- **Estratto**:
-----

Di più, volatilità a parte, il recente aumento dei rendimenti sta già cominciando a presentare il conto degli effetti collaterali, soprattutto nei confronti degli emittenti nipponici. L’altro giorno la Toyota ha infatti cancellato un’emissione obbligazionaria da 20 miliardi di yen, proprio a causa dell’aumento dei rendimenti a lungo termine dei titoli di Stato, il quale ha causato «l’aumento dei costi di finanziamento». La scorsa settimana è toccato alla JFE Holdings annunciare lo spostamento in avanti nel tempo di un’emissione per lo stesso motivo, questo nonostante il decennale non paghi ancora l’1% di rendimento.

-----

- **Cosa farai**:
a) Secondo l'estratto, di quale importo era l'emissione obbligazionaria cancellata dalla Toyota?
b) Elenca tutte le parole dell'estratto che contengono un apostrofo di elisione, riportando ciascuna forma una sola volta.
c) Riscrivi la parte dell'estratto che si apre con le parole contenenti "Di più, volatilità" e si chiude con "l’1% di rendimento.", cambiando "miliardi" in "milioni".

- **Materiale fornito**:
-----

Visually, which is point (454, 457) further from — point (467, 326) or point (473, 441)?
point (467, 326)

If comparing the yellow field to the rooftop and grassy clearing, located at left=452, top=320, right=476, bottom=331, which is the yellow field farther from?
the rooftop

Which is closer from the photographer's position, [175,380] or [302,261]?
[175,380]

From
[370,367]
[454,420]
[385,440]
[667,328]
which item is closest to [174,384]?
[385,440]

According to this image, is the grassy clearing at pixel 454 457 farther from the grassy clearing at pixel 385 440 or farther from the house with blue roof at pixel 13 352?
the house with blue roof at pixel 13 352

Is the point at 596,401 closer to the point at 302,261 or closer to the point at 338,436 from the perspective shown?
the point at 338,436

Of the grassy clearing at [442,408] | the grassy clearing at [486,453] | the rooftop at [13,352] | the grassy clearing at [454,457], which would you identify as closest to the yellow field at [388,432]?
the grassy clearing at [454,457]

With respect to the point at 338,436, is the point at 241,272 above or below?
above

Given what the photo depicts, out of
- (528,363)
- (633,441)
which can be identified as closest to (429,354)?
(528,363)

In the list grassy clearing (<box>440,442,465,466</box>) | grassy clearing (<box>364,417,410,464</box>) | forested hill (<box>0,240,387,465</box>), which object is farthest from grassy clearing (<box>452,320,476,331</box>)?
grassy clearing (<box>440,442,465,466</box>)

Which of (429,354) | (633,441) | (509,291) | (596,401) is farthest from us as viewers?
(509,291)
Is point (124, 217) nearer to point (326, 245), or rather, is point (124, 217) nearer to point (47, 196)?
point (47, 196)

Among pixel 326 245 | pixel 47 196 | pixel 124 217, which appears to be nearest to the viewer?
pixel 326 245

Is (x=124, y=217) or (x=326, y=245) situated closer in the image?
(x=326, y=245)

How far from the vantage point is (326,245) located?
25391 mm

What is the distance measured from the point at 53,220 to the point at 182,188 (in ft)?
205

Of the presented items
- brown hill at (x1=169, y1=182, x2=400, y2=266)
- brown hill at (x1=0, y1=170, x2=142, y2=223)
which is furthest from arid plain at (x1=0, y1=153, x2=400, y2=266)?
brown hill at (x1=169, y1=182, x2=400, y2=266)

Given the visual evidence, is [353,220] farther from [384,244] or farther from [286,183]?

-----

- **Risposte in ordine**:
a) 20 miliardi di yen.

b) L’altro, un’emissione, dell’aumento, l’aumento, l’1%

c)
Di più, volatilità a parte, il recente aumento dei rendimenti sta già cominciando a presentare il conto degli effetti collaterali, soprattutto nei confronti degli emittenti nipponici. L’altro giorno la Toyota ha infatti cancellato un’emissione obbligazionaria da 20 milioni di yen, proprio a causa dell’aumento dei rendimenti a lungo termine dei titoli di Stato, il quale ha causato «l’aumento dei costi di finanziamento». La scorsa settimana è toccato alla JFE Holdings annunciare lo spostamento in avanti nel tempo di un’emissione per lo stesso motivo, questo nonostante il decennale non paghi ancora l’1% di rendimento.